■ Information supplied:
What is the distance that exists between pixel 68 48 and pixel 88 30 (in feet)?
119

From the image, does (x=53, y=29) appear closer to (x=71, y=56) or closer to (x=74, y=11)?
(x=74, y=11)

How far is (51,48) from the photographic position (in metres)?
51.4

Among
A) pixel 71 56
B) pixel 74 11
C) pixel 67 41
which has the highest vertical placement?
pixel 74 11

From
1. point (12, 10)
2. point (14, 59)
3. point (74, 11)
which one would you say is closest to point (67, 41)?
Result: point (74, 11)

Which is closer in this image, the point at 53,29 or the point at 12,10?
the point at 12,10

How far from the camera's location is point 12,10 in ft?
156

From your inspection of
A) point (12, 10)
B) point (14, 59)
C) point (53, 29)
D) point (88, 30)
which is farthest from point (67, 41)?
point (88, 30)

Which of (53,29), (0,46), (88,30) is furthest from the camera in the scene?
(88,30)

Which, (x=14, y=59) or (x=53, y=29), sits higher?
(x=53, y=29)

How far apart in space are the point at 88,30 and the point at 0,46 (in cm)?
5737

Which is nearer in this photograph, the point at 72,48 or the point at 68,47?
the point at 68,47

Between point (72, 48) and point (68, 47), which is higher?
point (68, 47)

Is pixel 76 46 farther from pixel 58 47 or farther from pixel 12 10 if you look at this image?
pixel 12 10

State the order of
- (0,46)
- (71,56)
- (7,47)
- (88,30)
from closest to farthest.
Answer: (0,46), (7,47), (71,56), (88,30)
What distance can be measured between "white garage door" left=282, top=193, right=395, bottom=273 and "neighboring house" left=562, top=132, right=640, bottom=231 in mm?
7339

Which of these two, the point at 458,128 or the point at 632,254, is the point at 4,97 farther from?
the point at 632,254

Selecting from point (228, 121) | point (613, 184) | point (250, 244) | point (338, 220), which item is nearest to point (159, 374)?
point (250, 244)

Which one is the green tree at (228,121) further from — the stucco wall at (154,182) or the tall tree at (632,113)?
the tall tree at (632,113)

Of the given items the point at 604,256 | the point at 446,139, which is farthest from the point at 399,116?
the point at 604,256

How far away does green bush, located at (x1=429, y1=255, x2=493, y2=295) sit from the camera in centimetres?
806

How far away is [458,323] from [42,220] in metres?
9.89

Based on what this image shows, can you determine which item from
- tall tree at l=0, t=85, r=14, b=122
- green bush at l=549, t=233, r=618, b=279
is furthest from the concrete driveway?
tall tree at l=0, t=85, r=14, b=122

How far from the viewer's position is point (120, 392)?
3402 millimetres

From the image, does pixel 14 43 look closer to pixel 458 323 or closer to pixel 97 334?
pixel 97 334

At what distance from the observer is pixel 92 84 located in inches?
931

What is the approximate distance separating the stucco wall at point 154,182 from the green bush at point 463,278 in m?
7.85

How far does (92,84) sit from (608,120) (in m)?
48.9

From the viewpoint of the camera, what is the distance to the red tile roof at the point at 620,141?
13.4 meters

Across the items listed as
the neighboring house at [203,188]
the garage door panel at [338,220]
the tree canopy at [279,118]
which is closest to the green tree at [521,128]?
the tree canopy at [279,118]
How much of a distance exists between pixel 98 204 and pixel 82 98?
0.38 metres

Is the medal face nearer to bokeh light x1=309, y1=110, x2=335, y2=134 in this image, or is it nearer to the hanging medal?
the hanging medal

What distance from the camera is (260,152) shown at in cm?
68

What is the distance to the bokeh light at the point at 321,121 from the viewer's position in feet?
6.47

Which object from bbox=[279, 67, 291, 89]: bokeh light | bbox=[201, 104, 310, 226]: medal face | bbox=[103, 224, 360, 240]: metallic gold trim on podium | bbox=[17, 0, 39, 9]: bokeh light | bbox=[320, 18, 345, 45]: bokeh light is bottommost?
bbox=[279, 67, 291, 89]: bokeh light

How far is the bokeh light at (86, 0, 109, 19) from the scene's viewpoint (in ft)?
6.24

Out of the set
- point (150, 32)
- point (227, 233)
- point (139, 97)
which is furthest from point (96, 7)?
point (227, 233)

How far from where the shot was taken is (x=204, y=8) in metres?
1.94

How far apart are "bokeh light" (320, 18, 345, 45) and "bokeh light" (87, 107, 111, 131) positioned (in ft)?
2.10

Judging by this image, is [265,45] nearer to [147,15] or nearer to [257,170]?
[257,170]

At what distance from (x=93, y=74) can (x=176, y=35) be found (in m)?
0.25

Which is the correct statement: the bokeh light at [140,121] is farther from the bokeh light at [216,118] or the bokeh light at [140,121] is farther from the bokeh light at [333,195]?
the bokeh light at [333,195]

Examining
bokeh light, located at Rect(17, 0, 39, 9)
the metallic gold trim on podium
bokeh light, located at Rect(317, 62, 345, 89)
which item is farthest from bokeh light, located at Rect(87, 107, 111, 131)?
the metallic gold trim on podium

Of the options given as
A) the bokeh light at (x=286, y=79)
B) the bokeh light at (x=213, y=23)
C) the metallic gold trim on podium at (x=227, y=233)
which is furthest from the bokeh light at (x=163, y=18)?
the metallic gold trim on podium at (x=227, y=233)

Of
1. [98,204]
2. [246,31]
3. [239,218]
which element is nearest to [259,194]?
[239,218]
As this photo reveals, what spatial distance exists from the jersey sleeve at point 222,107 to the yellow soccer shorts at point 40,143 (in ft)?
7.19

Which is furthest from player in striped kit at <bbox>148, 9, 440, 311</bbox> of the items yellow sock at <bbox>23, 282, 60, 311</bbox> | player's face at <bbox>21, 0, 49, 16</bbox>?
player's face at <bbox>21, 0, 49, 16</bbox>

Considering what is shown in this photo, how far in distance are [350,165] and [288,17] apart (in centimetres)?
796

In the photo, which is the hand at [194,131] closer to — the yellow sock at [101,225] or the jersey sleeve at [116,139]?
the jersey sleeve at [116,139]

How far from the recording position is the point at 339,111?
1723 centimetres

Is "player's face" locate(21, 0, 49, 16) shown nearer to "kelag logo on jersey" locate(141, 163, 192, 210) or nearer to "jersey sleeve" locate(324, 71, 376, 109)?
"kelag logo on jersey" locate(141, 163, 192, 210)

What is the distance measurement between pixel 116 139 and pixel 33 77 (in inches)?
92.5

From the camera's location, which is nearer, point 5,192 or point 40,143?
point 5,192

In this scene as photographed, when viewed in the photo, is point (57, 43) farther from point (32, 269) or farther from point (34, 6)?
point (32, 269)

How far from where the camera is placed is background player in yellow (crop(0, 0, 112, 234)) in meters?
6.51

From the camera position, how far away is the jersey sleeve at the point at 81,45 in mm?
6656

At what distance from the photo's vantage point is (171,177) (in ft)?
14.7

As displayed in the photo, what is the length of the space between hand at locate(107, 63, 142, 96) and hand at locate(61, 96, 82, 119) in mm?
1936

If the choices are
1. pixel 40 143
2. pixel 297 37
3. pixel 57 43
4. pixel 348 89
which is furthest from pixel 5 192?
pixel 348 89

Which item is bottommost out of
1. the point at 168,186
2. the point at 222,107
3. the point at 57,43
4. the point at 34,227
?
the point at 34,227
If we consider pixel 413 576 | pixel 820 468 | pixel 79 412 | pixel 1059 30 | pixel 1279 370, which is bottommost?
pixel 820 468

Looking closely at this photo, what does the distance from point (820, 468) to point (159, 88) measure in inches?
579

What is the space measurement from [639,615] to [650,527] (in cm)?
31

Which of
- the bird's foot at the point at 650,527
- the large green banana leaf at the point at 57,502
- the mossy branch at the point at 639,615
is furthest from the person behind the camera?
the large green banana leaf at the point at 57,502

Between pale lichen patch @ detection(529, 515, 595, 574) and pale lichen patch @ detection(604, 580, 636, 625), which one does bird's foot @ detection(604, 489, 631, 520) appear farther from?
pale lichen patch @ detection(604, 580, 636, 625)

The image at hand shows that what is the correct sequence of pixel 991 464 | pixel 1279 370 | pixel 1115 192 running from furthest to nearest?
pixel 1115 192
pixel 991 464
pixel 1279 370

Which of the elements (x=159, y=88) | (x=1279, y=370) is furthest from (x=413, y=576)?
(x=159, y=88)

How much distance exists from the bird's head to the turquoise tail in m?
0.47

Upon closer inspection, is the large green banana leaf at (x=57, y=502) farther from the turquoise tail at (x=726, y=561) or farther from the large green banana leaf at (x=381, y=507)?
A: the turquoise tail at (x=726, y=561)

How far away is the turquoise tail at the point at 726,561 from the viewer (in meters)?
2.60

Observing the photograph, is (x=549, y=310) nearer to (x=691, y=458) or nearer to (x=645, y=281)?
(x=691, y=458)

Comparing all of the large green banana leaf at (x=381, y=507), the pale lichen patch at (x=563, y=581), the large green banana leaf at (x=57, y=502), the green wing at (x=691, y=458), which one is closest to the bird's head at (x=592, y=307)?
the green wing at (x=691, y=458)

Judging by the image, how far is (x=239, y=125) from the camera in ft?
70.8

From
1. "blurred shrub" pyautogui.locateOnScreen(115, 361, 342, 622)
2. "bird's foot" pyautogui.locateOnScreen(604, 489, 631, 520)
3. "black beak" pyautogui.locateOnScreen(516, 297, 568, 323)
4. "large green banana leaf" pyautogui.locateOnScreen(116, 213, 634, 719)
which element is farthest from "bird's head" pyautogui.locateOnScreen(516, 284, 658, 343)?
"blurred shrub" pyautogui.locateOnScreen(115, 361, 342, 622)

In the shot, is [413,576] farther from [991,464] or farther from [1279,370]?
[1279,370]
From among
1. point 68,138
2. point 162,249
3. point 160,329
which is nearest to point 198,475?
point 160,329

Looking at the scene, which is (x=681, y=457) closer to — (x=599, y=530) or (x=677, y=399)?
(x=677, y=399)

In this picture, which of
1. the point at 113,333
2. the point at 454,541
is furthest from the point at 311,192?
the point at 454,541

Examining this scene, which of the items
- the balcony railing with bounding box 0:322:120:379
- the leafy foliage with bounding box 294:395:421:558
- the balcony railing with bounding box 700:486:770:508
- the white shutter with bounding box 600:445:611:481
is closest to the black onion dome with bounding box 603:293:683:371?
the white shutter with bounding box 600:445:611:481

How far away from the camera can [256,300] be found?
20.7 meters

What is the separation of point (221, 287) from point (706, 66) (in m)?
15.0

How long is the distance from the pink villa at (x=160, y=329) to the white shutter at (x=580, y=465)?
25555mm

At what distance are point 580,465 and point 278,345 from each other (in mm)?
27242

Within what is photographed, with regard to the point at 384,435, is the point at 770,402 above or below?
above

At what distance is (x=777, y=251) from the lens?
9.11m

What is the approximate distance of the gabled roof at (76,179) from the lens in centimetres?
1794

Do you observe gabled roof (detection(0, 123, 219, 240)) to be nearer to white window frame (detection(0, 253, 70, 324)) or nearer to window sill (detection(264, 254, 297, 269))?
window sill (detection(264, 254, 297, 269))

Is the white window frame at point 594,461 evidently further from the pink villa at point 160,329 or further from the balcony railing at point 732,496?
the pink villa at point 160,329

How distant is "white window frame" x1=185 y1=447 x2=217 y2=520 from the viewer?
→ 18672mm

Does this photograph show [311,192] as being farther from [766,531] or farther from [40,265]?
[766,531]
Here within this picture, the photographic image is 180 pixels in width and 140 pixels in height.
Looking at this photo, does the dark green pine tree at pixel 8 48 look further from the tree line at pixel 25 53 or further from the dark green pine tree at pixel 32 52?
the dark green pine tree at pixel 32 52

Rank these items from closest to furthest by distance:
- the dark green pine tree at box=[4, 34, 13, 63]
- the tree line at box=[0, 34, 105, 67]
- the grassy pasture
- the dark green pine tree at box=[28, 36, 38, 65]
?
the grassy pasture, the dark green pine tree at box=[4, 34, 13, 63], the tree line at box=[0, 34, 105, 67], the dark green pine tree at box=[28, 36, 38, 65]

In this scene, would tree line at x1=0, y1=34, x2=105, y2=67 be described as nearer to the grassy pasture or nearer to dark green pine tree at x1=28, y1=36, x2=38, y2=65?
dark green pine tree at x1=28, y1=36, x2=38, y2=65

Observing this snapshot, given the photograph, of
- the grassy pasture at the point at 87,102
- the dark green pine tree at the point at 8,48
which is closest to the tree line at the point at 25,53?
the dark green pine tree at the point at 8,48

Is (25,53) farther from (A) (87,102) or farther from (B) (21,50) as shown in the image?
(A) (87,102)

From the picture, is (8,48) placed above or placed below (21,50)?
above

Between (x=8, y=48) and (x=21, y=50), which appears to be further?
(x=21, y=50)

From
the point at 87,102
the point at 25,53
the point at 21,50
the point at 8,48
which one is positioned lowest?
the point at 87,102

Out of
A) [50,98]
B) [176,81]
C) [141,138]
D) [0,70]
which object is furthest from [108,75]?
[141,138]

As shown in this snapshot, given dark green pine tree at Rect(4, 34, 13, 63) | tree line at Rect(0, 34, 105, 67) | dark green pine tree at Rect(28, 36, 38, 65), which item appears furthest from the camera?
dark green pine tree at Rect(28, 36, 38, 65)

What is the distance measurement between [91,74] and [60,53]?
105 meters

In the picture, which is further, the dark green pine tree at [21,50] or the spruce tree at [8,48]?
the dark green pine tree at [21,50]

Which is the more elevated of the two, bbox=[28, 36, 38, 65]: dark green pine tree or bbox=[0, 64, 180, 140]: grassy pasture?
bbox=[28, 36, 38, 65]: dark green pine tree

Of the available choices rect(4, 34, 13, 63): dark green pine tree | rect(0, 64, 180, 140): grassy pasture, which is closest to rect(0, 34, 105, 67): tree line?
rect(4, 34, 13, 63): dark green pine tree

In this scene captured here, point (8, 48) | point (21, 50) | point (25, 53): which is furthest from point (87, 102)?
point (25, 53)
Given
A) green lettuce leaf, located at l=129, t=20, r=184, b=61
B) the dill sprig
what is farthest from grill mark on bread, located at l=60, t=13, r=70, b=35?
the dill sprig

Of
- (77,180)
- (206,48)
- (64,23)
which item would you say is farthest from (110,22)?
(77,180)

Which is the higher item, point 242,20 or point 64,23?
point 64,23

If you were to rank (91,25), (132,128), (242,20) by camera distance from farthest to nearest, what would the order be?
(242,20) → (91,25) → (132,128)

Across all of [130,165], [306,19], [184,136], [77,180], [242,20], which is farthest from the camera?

■ What you have to do: Retype the data between the line holding "At what distance from the observer" and the line holding "0.38 metres", inclusive, with nothing changed.

■ Problem solution:
At what distance from the observer is pixel 92 84 located in inches?
931

What is the approximate distance separating the stucco wall at point 154,182 from the green bush at point 463,278 in m?
7.85

How far does (92,84) sit from (608,120) (in m)?
48.9

From the viewpoint of the camera, what is the distance to the red tile roof at the point at 620,141?
13.4 meters

Across the items listed as
the neighboring house at [203,188]
the garage door panel at [338,220]
the tree canopy at [279,118]
which is closest to the green tree at [521,128]?
the tree canopy at [279,118]
How much of a distance exists between pixel 98 204 and pixel 82 98?
0.38 metres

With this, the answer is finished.